(Provided passage begins)

Waitz in his note (p. 532) says: “Fit Inductio, cum per minorem terminum demonstratur medium prædicari de majore.” This is an erroneous explanation. It should have been: “demonstratur majorem prædicari de medio.” Analyt. Prior. II. xxiii. 68, b. 32: καὶ τρόπον τινὰ ἀντικεῖται ἡ ἐπαγωγὴ τῷ συλλογισμῷ· ὁ μὲν γὰρ διὰ τοῦ μέσου τὸ ἄκρον τῷ τρίτῳ δείκνυσιν, ἡ δὲ διὰ τοῦ τρίτου τὸ ἄκρον τῷ μέσῳ.
53 Ibid. II. xxiii. p. 68, b. 18: οἷον ἔστω τὸ Α μακρόβιον, τὸ δ’ ἐφ’ ᾧ Β, τὸ χολὴν μὴ ἔχον, ἐφ’ ᾧ δὲ Γ, τὸ καθ’ ἕκαστον μακρόβιον, οἷον ἄνθρωπος καὶ ἵππος καὶ ἡμίονος. τῷ δὴ Γ ὅλῳ ὑπάρχει τὸ Α· πᾶν γὰρ τὸ ἄχολον μακρόβιον· ἀλλὰ καὶ τὸ Β, τὸ μὴ ἔχειν χολήν, παντὶ ὑπάρχει τῷ Γ. εἰ οὖν ἀντιστρέφει τὸ Γ τῷ Β καὶ μὴ ὑπερτείνει τὸ μέσον, ἀνάγκη τὸ Α τῷ Β ὑπάρχειν.
I have transcribed this Greek text as it stands in the editions of Buhle, Bekker, Waitz, and F. Didot. Yet, notwithstanding these high authorities, I venture to contend that it is not wholly correct; that the word μακρόβιον, which I have emphasized, is neither consistent with the context, nor suitable for the point which Aristotle is illustrating. Instead of μακρόβιον, we ought in that place to read ἄχολον; and I have given the sense of the passage in my English text as if it did stand ἄχολον in that place.
I proceed to justify this change. If we turn back to the edition by Julius Pacius (1584, p. 377), we find the text given as follows after the word ἡμίονος (down to that word the text is the same): τῷ δὴ Γ ὅλῳ ὑπάρχει τὸ Α· πᾶν γὰρ τὸ Γ μακρόβιον· ἀλλὰ καὶ τὸ Β, τὸ μὴ ἔχον χολήν, παντὶ ὑπάρχει τῷ Γ. εἰ οὖν ἀντιστρέφει τὸ Γ τῷ Β, καὶ μὴ ὑπερτείνει τὸ μέσον, ἀνάγκη τὸ Α τῷ Β ὑπάρχειν. Earlier than Pacius, the edition of Erasmus (Basil. 1550) has the same text in this chapter.

(Provided passage ends)
(Raw data begins)

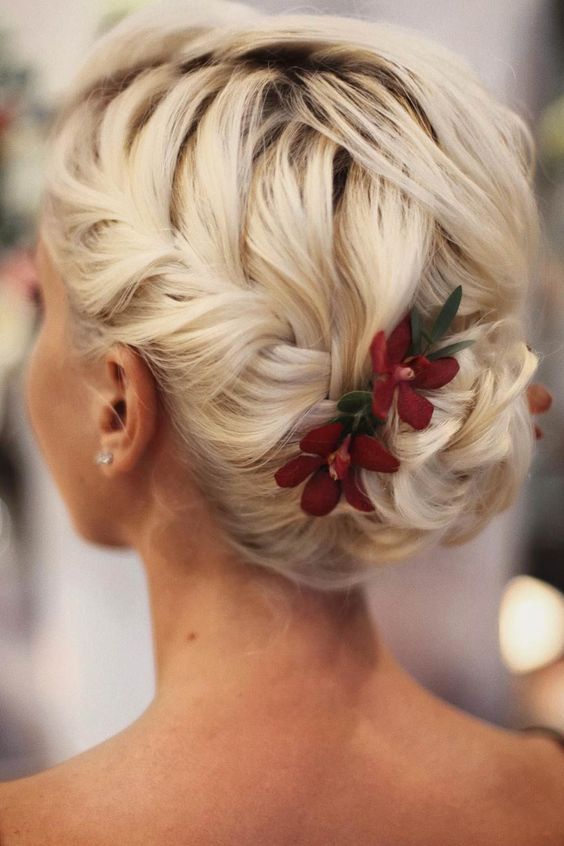 Bridal updo adorned with delicate flowers.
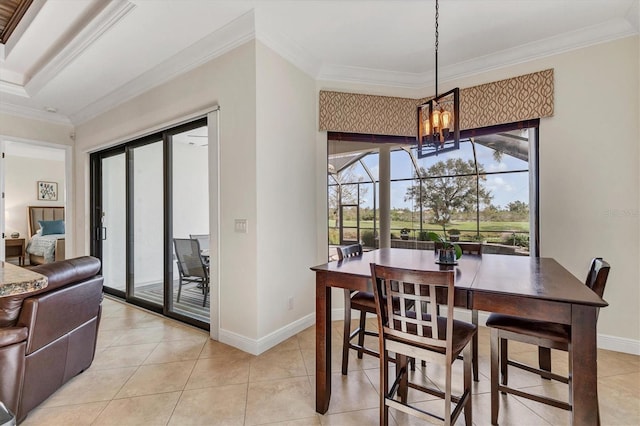 tiled dining area featuring ornamental molding, plenty of natural light, and an inviting chandelier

(Raw data ends)

**Task to carry out**
Copy the passage from the note on Aristotle's Greek text again, starting at the words "I proceed to" and stopping after "in this chapter.", and switch "edition" to "printing" throughout.

**Written answer**
I proceed to justify this change. If we turn back to the printing by Julius Pacius (1584, p. 377), we find the text given as follows after the word ἡμίονος (down to that word the text is the same): τῷ δὴ Γ ὅλῳ ὑπάρχει τὸ Α· πᾶν γὰρ τὸ Γ μακρόβιον· ἀλλὰ καὶ τὸ Β, τὸ μὴ ἔχον χολήν, παντὶ ὑπάρχει τῷ Γ. εἰ οὖν ἀντιστρέφει τὸ Γ τῷ Β, καὶ μὴ ὑπερτείνει τὸ μέσον, ἀνάγκη τὸ Α τῷ Β ὑπάρχειν. Earlier than Pacius, the printing of Erasmus (Basil. 1550) has the same text in this chapter.